To successfully improve livelihoods and develop new living income guarantees, collaboration between all actors in the cocoa supply chain is vital.

Price regulation should be part of a whole toolbox of measures. Through the EU Alliance on Sustainable Cocoa, the Commission has developed an excellent forum to commit all stakeholders to the search for new solutions. The markets and price working group has the potential to become the natural birthplace for fresh thinking in our sector. Any functioning market relies on the interplay of three variables — price, supply and demand — and improving the existing pricing framework cannot be successful without examining the other. The success of the working group will be determined by its ability to propose solutions, which go beyond one-sided top-down regulations, which have been tried and tested — but ultimately failed.
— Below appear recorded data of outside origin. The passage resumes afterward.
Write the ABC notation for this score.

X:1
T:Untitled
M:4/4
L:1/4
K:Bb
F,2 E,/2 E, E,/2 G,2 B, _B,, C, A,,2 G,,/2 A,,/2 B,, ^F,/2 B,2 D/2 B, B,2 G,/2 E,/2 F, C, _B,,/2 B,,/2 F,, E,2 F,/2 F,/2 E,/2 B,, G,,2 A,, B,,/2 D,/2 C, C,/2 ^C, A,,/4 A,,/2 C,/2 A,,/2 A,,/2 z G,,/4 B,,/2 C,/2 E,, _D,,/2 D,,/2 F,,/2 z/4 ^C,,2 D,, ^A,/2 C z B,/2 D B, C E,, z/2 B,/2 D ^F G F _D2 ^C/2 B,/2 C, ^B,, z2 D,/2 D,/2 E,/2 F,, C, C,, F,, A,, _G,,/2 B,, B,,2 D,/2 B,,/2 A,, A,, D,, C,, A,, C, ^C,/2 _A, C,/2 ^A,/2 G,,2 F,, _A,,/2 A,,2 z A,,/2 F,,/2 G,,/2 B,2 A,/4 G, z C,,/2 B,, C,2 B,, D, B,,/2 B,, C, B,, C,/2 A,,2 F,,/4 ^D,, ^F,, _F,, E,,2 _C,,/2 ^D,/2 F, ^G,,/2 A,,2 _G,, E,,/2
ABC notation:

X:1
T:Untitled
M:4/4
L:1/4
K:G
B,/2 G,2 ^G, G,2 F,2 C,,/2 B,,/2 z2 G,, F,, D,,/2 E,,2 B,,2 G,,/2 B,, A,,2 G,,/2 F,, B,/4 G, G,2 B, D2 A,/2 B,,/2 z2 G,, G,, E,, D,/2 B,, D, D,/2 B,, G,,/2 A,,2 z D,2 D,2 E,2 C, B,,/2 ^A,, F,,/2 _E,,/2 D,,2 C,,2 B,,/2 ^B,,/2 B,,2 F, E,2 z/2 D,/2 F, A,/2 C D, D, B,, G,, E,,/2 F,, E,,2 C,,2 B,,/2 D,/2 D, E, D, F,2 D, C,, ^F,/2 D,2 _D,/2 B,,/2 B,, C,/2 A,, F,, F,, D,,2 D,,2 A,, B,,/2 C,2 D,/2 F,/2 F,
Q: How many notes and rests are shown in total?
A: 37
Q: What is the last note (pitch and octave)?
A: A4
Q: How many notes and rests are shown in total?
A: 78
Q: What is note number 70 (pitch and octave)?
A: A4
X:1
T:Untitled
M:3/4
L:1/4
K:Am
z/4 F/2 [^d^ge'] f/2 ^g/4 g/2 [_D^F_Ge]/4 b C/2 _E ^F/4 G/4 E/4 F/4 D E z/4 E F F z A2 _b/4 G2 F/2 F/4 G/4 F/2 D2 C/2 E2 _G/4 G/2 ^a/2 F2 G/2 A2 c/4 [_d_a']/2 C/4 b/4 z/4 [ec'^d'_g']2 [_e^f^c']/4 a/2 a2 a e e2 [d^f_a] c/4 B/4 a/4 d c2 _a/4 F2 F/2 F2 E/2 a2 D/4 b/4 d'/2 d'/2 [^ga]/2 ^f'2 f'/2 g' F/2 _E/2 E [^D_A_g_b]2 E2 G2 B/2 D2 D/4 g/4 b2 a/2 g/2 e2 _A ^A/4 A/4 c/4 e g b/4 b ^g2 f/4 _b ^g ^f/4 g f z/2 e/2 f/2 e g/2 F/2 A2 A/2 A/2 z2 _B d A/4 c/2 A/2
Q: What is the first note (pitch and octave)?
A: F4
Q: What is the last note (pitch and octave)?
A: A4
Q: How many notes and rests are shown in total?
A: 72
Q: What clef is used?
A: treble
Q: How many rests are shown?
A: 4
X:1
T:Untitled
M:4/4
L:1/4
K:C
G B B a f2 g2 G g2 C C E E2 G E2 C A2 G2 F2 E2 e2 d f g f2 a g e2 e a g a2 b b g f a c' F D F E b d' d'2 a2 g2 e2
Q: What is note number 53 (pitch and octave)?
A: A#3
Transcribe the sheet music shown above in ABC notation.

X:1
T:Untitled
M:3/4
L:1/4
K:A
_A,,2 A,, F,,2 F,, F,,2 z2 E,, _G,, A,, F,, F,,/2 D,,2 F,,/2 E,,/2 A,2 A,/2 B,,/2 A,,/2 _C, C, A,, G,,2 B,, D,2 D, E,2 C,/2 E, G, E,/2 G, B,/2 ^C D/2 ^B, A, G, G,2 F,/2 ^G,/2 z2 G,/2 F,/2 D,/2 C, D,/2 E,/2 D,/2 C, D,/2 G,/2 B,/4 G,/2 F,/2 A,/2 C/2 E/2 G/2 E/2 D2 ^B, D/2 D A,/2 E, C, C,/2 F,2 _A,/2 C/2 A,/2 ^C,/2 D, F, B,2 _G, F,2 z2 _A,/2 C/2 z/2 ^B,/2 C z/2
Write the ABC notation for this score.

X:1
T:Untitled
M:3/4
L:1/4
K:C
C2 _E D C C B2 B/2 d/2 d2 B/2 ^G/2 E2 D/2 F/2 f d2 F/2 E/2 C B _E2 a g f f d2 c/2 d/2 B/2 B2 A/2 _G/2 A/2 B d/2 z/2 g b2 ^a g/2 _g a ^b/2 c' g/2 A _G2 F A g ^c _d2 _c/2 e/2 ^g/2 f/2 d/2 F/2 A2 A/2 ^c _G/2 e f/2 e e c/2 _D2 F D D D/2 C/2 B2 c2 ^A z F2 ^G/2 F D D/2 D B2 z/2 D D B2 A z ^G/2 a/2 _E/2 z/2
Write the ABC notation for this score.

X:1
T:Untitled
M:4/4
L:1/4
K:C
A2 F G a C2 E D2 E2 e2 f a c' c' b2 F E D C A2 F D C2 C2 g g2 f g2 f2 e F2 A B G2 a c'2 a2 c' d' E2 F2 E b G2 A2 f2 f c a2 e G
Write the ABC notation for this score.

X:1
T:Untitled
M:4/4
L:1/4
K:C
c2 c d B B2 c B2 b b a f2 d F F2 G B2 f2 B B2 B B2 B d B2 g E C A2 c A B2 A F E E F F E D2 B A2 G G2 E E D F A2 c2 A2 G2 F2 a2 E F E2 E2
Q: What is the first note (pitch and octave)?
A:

To successfully improve livelihoods and develop new living income guarantees, collaboration between all actors in the cocoa supply chain is vital.  All have roles to play in catalyzing and advancing smallholder based agricultural transformation.  We at Mars urge the EU’s Alliance on Sustainable Cocoa to use its incredible convening power to bring both origin governments and business around the table to help create a holistic, systemic solution to farmer livelihoods.  We would like to see the EU play an ‘honest broker’ role so that together with governments, we can build on the work of the Market and Price Working Group and bring about a more sustainable future for cocoa farmers and their communities.